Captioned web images
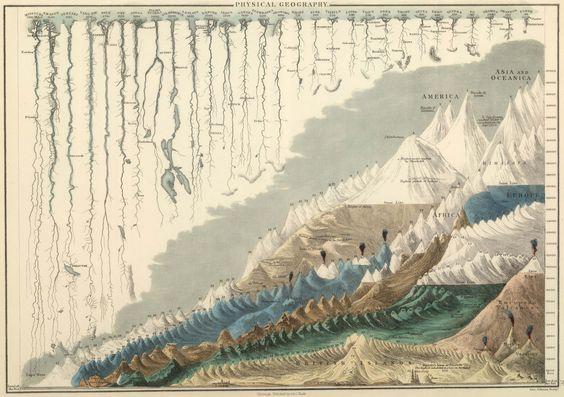 1854 Carte des hautes montagnes ainsi que du monde et Le plus longues des Rivières. - Imgour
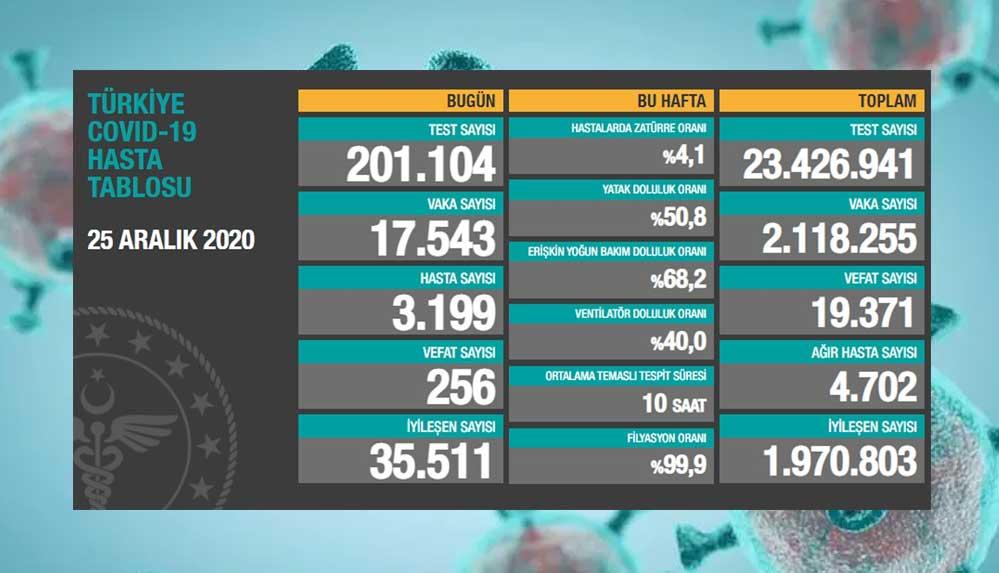 25 aralık Koronavirüs tablosu açıklandı: Son 24 saatte 256 can kaybı!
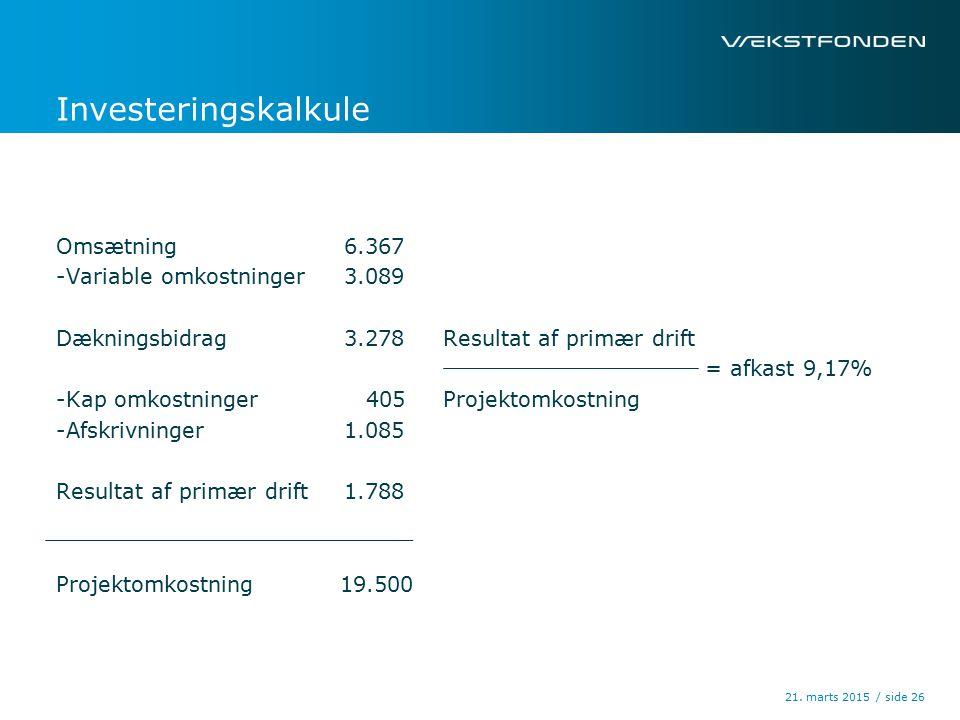 / side Investeringskalkule Omsætning6.367 -Variable omkostninger3.089 Dækningsbidrag3.278 -Kap omkostninger 405 -Afskrivninger1.085 Resultat af primær drift1.788 Projektomkostning 19.500 21.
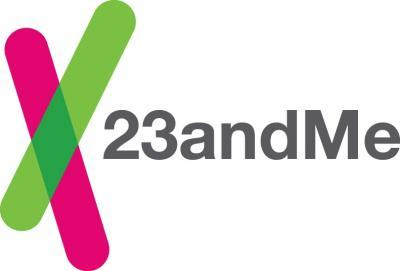 23andMe contributes to genetic discoveries related to male pattern baldness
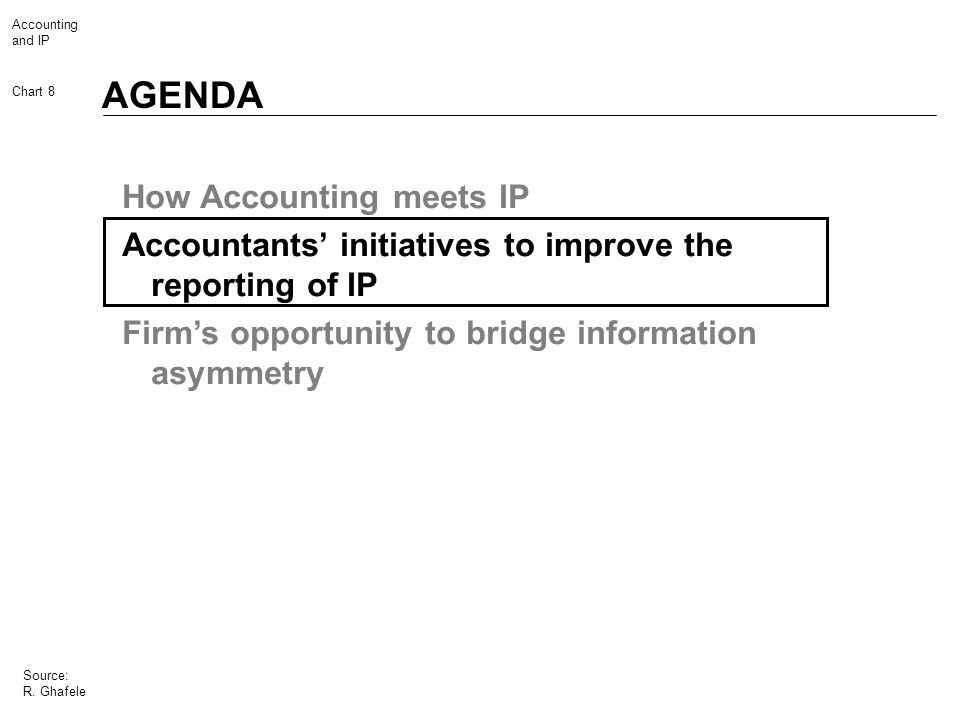 AGENDA How Accounting meets IP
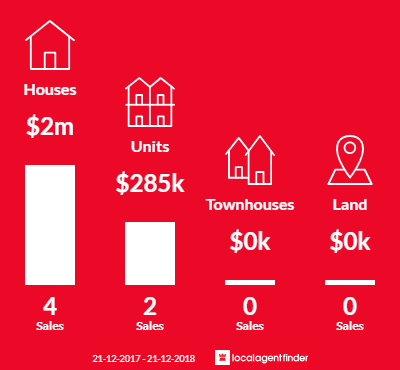 Average sales prices and volume of sales in Hackney, SA 5069
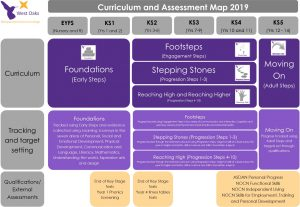 Curriculum | West Oaks SEN Specialist School and College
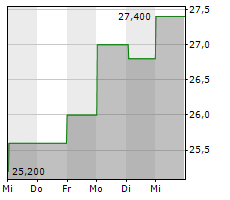 BELLWAY PLC Chart 1 Jahr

_ASSIGNMENT_:
Start at the top line above and repeat the records verbatim, leaving images out.

_RESPONSE TO THE TASK_:
 1854 Carte des hautes montagnes ainsi que du monde et Le plus longues des Rivières. - Imgour
 25 aralık Koronavirüs tablosu açıklandı: Son 24 saatte 256 can kaybı!
 / side Investeringskalkule Omsætning6.367 -Variable omkostninger3.089 Dækningsbidrag3.278 -Kap omkostninger 405 -Afskrivninger1.085 Resultat af primær drift1.788 Projektomkostning 19.500 21.
 23andMe contributes to genetic discoveries related to male pattern baldness
 AGENDA How Accounting meets IP
 Average sales prices and volume of sales in Hackney, SA 5069
 Curriculum | West Oaks SEN Specialist School and College
 BELLWAY PLC Chart 1 Jahr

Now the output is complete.